First-line therapy: All patients should be counseled to protect the ear and avoid repeated external trauma. Initial therapy includes advising patients to avoid pressure to the area. Patients should use a soft pillow, including potentially a pillow with a gap for the ear or a pressure-offloading “doughnut.” Over-the-counter or custom-made protective ear prostheses exist. Patients may also attempt to use a sponge or foam padding, with a hole cut for the affected ear, which can be held in place by a headband or gentle wrap They should avoid using telephones on that side and avoid headphones. Conservative management alone with protective padding and trauma avoidance can lead to dramatic improvement, with some studies showing close to 90% of CNH lesions healing with this approach. Patients who fail to respond should be questioned about adherence, as noncompliance is a frequent cause of treatment failure with this approach.

There is limited data for a variety of local approaches, including light cryotherapy, topical corticosteroids, intralesional corticosteroids, or intralesional collagen/dermal fillers. Recently, topical nitroglycerin has been demonstrated to help some cases of CNH in a small study. Surgical options have long been the standard for recalcitrant cases. Certain lasers, typically ablative lasers, have been used. Curettage and electrodestruction has also been reported to help. In recurrent, refractory cases, surgical excision of the lesion and associated sub-ulcer cartilage is often very effective.

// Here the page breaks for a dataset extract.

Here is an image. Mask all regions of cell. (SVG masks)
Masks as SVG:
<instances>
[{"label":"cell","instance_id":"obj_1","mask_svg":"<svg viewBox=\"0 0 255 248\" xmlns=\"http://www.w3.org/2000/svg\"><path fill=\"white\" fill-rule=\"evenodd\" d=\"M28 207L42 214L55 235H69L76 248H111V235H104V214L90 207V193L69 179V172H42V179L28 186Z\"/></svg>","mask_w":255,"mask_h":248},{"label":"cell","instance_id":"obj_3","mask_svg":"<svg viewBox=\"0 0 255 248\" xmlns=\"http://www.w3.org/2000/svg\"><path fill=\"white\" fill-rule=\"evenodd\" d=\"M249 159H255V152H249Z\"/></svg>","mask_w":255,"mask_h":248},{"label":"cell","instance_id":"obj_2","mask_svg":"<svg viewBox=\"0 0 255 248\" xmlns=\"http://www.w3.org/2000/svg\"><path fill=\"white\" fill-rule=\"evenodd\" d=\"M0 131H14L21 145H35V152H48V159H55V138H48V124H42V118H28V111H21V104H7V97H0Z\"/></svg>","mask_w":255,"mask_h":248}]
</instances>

Chondrodermatitis nodularis helicis (failing conservative approach)

First steps

  • Topical corticosteroids may help in some cases, with most data existing for mid-to high-potency topical steroids (betamethasone valerate 0.1%).
  • Intralesional triamcinolone injections may be helpful; while a variety of concentrations have been reported (5 mg/cc to 40 mg/cc, 0.1 to 0.2 mL injected), given the thin skin of the area and frequent solar damage, we suggest starting with the lower concentrations (5 mg/cc, 0.1 mL).
  • Topical nitroglycerine 2% has been shown to help moderate numbers of patients in a small case series, with patients experiencing improvement within weeks to months.

Ancillary steps

  • Maintain pressure off-loading protective devices and trauma avoidance throughout therapeutic intervention.

Subsequent steps

  • Surgical options include a number of variations of definitive lesion removal, ranging from simple excision to excision of the nodule and paring or excision of the altered sub-ulcer cartilage (wedge resection), which may require a flap or other tissue manipulation to cover the affected collagen; some surgeons utilize cartilage replacement or grafting as well.


  • Lesions that fail to respond to therapy may represent alternative diagnoses, and physicians should consider biopsy and histologic evaluation to confirm the diagnosis in resistant cases.
  • Recurrences are common; when they recur, physicians should revisit the counseling regarding protective measures and ensure patients are working to prevent repetitive trauma that can incite lesions of CNH.
  • Conservative management and topical therapy is very effective, but traditionally the mainstay of therapy in recalcitrant cases remains surgical; it is important to treat the underlying cartilage as well as the ulcer in these cases.